Lateral ankle sprain (LAS) is one of the most common musculoskeletal injuries in the general population as well as in athletes. Previous studies have reported a number of risk factors for LAS and chronic lateral ankle instability (CLAI). However, there is a lack of evidence regarding the influence of GJL on the occurrence of LAS or CLAI. The purpose of this study was to evaluate the relationship between lateral ankle laxity and GJL in subjects with healthy ankles by using stress ultrasonography (US).
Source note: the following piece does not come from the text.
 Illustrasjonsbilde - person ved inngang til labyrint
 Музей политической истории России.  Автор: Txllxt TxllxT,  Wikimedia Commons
Healthy volunteers > 18 years old were prospectively recruited from March 2020. Exclusion criteria included a diagnosis of CLAI, a history of recurrent ankle sprains, a primary LAS within 12 months at the time of recruitment, prior surgical intervention to the foot and ankle, osteoarthritis of the ankle, inflammatory arthritis, and Ehlers-Danlos or Marfan syndrome. The GJL was assessed using the Beighton score, and was defined as scores of >4. US images of the ankle were obtained to measure anterior talofibular ligament (ATFL) length as a linear distance from the origin to the insertion of ATFL. The ATFL length was measured in two positions; the nonstress position and the stress position according to the modified procedure by Lee et al. The ATFL ratio (stress ÷ nonstress ATFL) was calculated as an indicator of lateral ankle laxity. US evaluation was performed by a certified orthopaedic surgeon who was blinded to patient’s Beighton score. Statistical analyses were performed to evaluate the relationship between the ATFL ratio and GJL. Student t test or Mann-Whitney U test was conducted to compare continuous data. The chi-square test or Fisher exact test was used to compare categorial data. The threshold of significance was set at p < 0.05.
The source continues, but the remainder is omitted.